Communities near geothermal hotspots (Iceland, parts of New Zealand, the western United States, Japan) would have the best shot. Geothermal energy can generate electricity, heat enclosed spaces, and even warm greenhouses for food production. Underground aquifers in some regions hold water at 60°C or higher, accessible with existing drilling technology. Nuclear power plants, where they remained operational, could also provide electricity and heat for sealed habitats.
The challenge goes beyond energy. You’d need enclosed, insulated environments to grow food under artificial light, recycled water systems, and enough initial supplies to bridge the gap while these systems scaled up. The surface would eventually become so cold that venturing outside would require something closer to a spacesuit than a winter coat. Humanity’s survival would look less like life on Earth and more like a permanent space station, just built underground.
What Happens to the Rest of the Solar System
Earth wouldn’t be the only planet affected, but the impact would vary.

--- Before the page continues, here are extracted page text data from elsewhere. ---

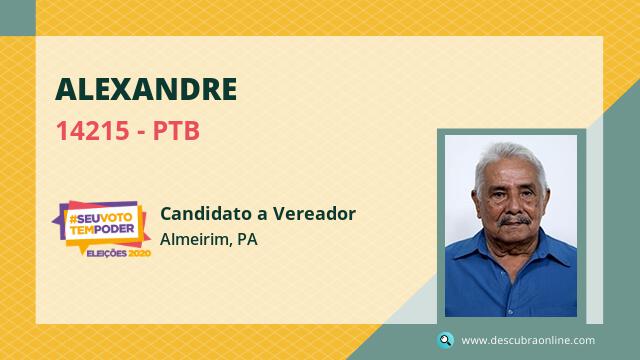 ALEXANDRE

14215 - PTB

#SEUVOTO TEMPODER ELEIÇÕES 2020

Candidato a Vereador

Almeirim, PA

www.descubraonline.com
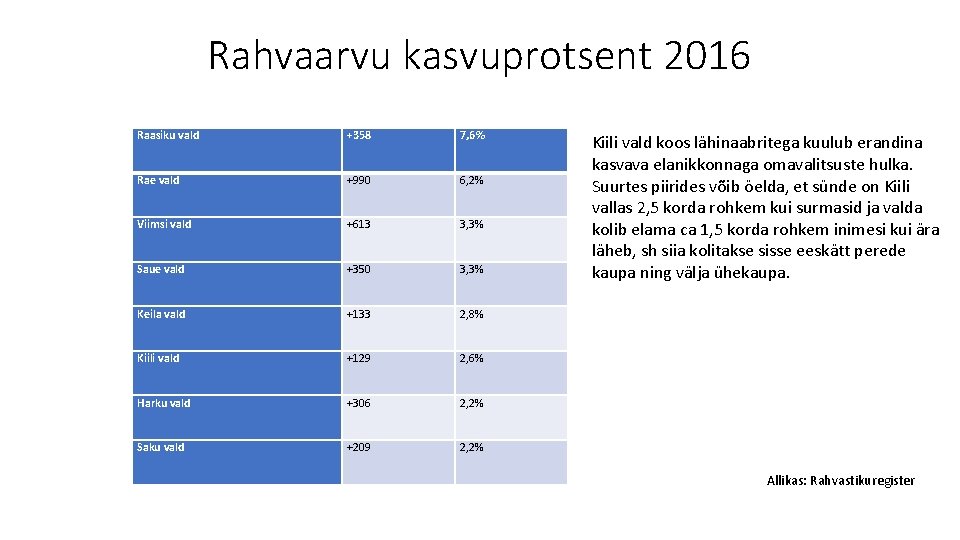 Rahvaarvu kasvuprotsent 2016

| Raasiku vald | +358 | 7,6% |
|---|---|---|
| Rae vald | +990 | 6,2% |
| Viimsi vald | +613 | 3,3% |
| Saue vald | +350 | 3,3% |
| Keila vald | +133 | 2,8% |
| Kiili vald | +129 | 2,6% |
| Harku vald | +306 | 2,2% |
| Saku vald | +209 | 2,2% |

Kiili vald koos lähinaabritega kuulub erandina kasvava elanikkonnaga omavalitsuste hulka. Suurtes piirides võib öelda, et sünde on Kiili vallas 2,5 korda rohkem kui surmasid ja valda kolib elama ca 1,5 korda rohkem inimesi kui ära läheb, sh siia kolitakse sisse eeskätt perede kaupa ning välja ühekaupa.

Allikas: Rahvastikuregister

Mars and the other rocky planets, which depend almost entirely on absorbed sunlight for their surface temperatures, would freeze quickly. Mars is already cold; without the sun, it would become indistinguishable from deep space within months.
The gas giants tell a different story. Jupiter and Saturn both radiate significantly more energy than they absorb from the sun, powered by internal heat left over from their formation and ongoing gravitational compression. Jupiter, in particular, has a substantial energy imbalance: its internal heat source is a major driver of its atmospheric dynamics. These planets would cool over time, but far more slowly than the rocky worlds. Their moons with subsurface oceans, like Europa and Enceladus, might remain habitable for microbial life for billions of years, sustained by tidal heating from their parent planets rather than sunlight.
Without the sun’s gravity anchoring the solar system, every planet would drift apart on its own trajectory through the Milky Way. Within a few centuries, what was once a solar system would be scattered objects flying independently through interstellar space, each carrying whatever warmth they had left.